Instructions for the task: Identify each line below containing the string "детей" and copy it.

===== The data =====

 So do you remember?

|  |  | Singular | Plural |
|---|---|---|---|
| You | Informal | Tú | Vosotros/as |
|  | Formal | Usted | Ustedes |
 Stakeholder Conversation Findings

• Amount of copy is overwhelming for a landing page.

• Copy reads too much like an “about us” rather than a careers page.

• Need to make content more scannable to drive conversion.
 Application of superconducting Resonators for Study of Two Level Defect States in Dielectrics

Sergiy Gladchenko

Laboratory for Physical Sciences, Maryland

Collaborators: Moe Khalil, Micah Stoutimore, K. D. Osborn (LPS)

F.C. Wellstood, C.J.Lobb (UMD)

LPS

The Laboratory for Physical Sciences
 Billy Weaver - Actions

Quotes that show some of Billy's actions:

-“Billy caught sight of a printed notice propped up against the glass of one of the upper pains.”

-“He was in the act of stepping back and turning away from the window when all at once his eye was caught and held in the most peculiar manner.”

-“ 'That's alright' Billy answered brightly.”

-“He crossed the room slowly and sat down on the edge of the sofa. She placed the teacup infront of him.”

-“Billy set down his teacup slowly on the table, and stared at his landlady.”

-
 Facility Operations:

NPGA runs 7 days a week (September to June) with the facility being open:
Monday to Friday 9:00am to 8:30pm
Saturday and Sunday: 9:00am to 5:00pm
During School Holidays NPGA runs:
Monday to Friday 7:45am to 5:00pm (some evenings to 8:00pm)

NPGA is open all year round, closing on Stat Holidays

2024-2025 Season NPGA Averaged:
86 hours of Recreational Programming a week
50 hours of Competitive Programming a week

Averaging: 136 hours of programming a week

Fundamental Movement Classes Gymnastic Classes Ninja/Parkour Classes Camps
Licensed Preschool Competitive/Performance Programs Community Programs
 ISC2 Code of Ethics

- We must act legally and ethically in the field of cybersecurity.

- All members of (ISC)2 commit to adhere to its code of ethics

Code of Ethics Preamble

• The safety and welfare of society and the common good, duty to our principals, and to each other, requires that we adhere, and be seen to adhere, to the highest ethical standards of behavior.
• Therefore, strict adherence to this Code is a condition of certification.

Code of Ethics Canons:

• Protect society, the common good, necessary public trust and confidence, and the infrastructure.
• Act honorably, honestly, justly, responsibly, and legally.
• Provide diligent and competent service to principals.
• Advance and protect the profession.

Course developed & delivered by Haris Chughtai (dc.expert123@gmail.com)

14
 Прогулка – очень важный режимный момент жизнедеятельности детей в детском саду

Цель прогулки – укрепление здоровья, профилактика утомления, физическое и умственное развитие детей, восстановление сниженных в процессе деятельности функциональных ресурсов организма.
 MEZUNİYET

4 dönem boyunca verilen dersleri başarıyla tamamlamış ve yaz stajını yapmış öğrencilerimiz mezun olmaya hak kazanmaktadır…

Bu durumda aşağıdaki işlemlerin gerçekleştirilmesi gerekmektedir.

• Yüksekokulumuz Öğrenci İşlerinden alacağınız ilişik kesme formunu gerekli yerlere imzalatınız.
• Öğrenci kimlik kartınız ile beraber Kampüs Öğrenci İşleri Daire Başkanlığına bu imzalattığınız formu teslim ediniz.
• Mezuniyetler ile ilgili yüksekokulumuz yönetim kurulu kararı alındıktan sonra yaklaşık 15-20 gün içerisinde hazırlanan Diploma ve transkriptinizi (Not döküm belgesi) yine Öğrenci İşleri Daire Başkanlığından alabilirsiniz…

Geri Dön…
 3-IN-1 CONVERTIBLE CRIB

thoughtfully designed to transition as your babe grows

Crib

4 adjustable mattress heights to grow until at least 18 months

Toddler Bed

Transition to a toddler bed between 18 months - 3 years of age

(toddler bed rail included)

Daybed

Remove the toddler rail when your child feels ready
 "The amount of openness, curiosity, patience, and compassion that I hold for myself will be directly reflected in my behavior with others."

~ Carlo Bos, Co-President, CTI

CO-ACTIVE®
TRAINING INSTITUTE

=====

Task output:
 Прогулка – очень важный режимный момент жизнедеятельности детей в детском саду
Цель прогулки – укрепление здоровья, профилактика утомления, физическое и умственное развитие детей, восстановление сниженных в процессе деятельности функциональных ресурсов организма.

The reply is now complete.